▶ [DATA ROWS]

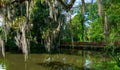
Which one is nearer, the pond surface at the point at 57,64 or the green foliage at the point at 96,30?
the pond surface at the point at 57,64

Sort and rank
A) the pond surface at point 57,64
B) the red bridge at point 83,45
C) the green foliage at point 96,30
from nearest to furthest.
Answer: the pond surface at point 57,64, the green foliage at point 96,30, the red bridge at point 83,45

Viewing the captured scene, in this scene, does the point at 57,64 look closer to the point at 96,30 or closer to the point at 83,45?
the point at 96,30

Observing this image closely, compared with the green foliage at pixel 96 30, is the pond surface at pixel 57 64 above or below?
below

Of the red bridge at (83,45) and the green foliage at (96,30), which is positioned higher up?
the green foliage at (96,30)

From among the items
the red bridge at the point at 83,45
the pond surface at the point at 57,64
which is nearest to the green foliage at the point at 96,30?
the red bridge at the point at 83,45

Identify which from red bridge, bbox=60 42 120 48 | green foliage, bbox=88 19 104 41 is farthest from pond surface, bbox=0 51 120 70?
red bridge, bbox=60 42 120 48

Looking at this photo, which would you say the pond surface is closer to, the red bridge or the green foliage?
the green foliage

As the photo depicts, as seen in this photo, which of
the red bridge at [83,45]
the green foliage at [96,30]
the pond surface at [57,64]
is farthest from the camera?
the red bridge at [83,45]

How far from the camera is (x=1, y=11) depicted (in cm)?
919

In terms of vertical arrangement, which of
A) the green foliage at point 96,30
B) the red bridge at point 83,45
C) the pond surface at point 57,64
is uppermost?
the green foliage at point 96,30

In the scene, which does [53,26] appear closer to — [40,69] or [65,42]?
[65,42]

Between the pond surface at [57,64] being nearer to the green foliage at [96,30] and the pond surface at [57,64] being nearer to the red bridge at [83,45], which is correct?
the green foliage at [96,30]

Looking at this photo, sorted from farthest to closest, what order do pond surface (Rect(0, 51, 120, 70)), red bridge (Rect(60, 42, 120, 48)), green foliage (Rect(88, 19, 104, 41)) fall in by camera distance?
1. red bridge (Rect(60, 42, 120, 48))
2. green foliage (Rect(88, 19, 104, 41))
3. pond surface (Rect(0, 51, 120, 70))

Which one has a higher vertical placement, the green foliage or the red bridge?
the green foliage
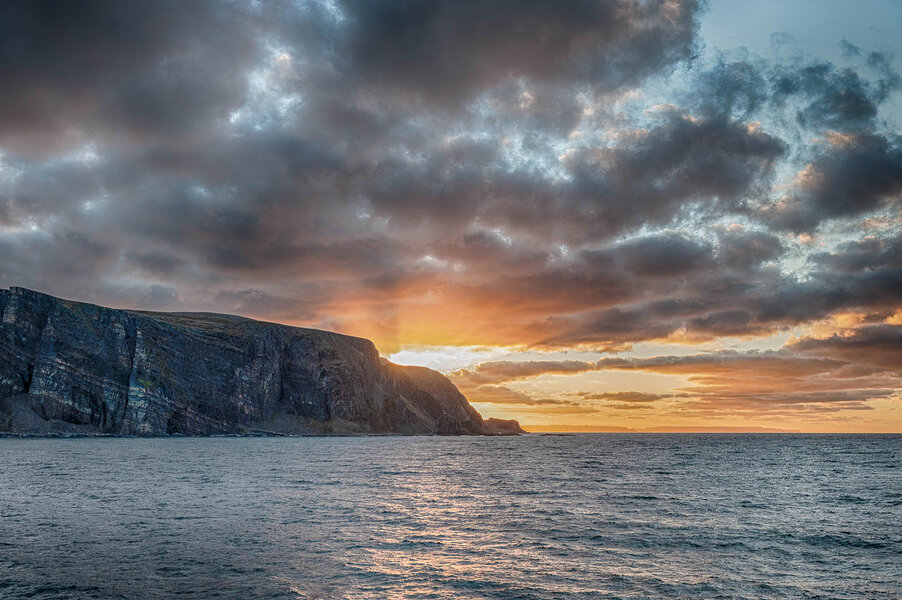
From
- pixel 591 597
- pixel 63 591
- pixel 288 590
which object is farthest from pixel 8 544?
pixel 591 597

▶ [SHORT PROBLEM]
Return, word for word, the stretch of the material from the line containing "Looking at this photo, sorted" through the line containing "1. red bridge (Rect(60, 42, 120, 48))".

▶ [OUTPUT OF THE EXERCISE]
Looking at this photo, sorted from farthest to closest, what order do pond surface (Rect(0, 51, 120, 70)), red bridge (Rect(60, 42, 120, 48)), green foliage (Rect(88, 19, 104, 41)) fall in by camera distance?
1. red bridge (Rect(60, 42, 120, 48))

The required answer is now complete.